-- DIRECTIONS --
Below are some entries. Transcribe the lines from the one holding "под цвет платья" to the one holding "William Bonner e", inclusive, but not the pictures among them.

-- DATA PROVIDED --
%%

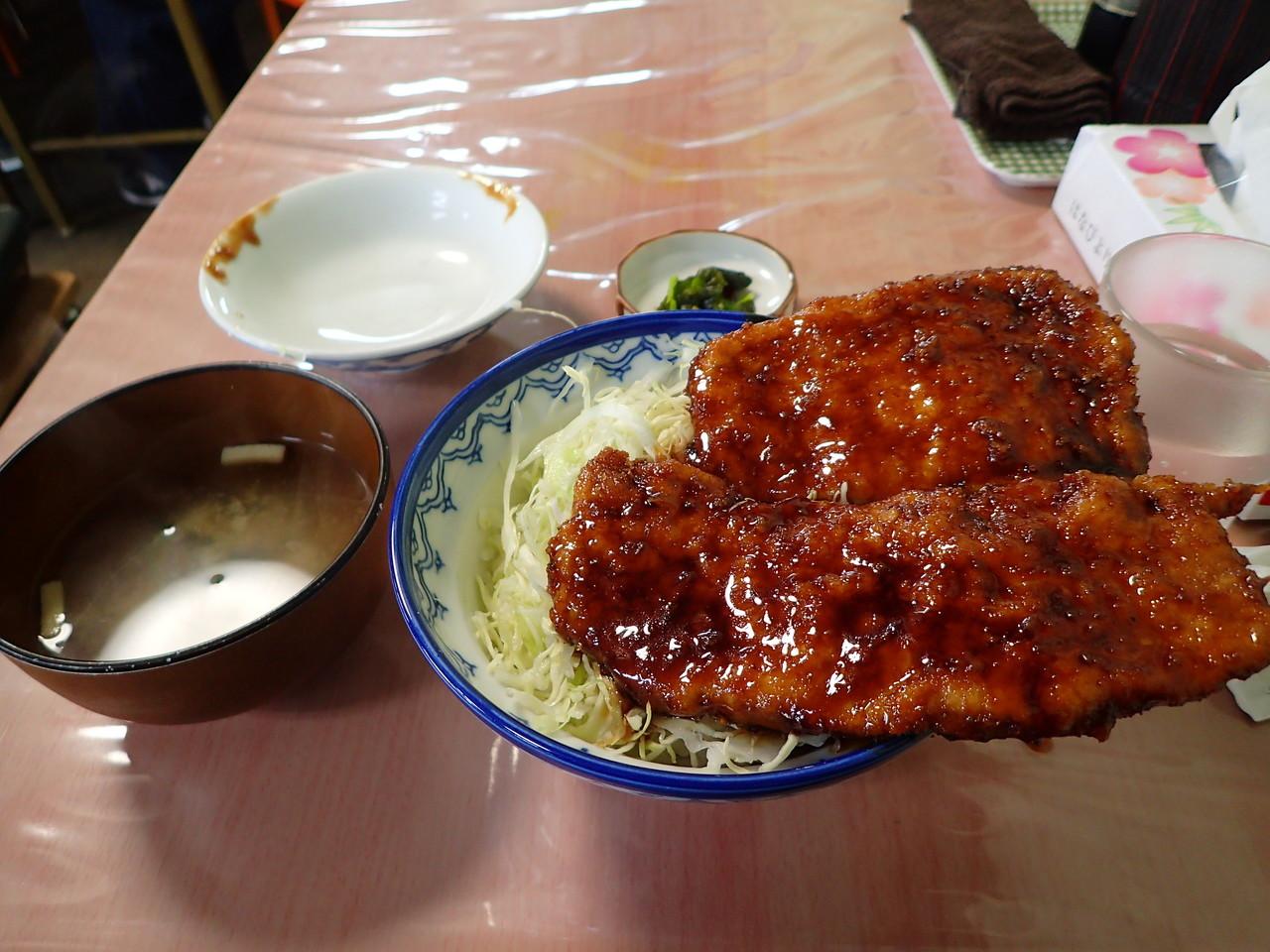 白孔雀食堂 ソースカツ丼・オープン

%%
%%

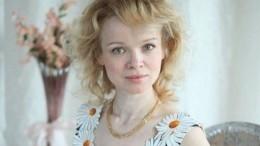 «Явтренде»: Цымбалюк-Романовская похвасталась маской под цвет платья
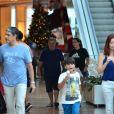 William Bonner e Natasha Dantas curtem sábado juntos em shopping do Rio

%%
%%

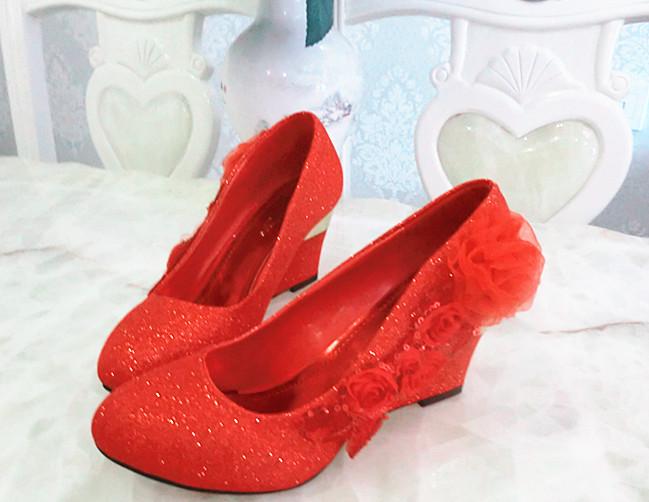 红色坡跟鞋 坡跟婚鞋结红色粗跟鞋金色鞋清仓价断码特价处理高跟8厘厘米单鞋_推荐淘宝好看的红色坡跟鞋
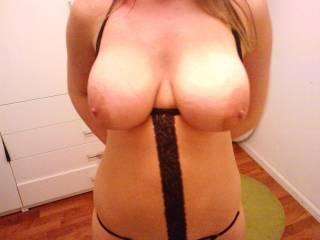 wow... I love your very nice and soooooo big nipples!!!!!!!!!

%%

-- RESPONSE AREA --
 «Явтренде»: Цымбалюк-Романовская похвасталась маской под цвет платья
 William Bonner e Natasha Dantas curtem sábado juntos em shopping do Rio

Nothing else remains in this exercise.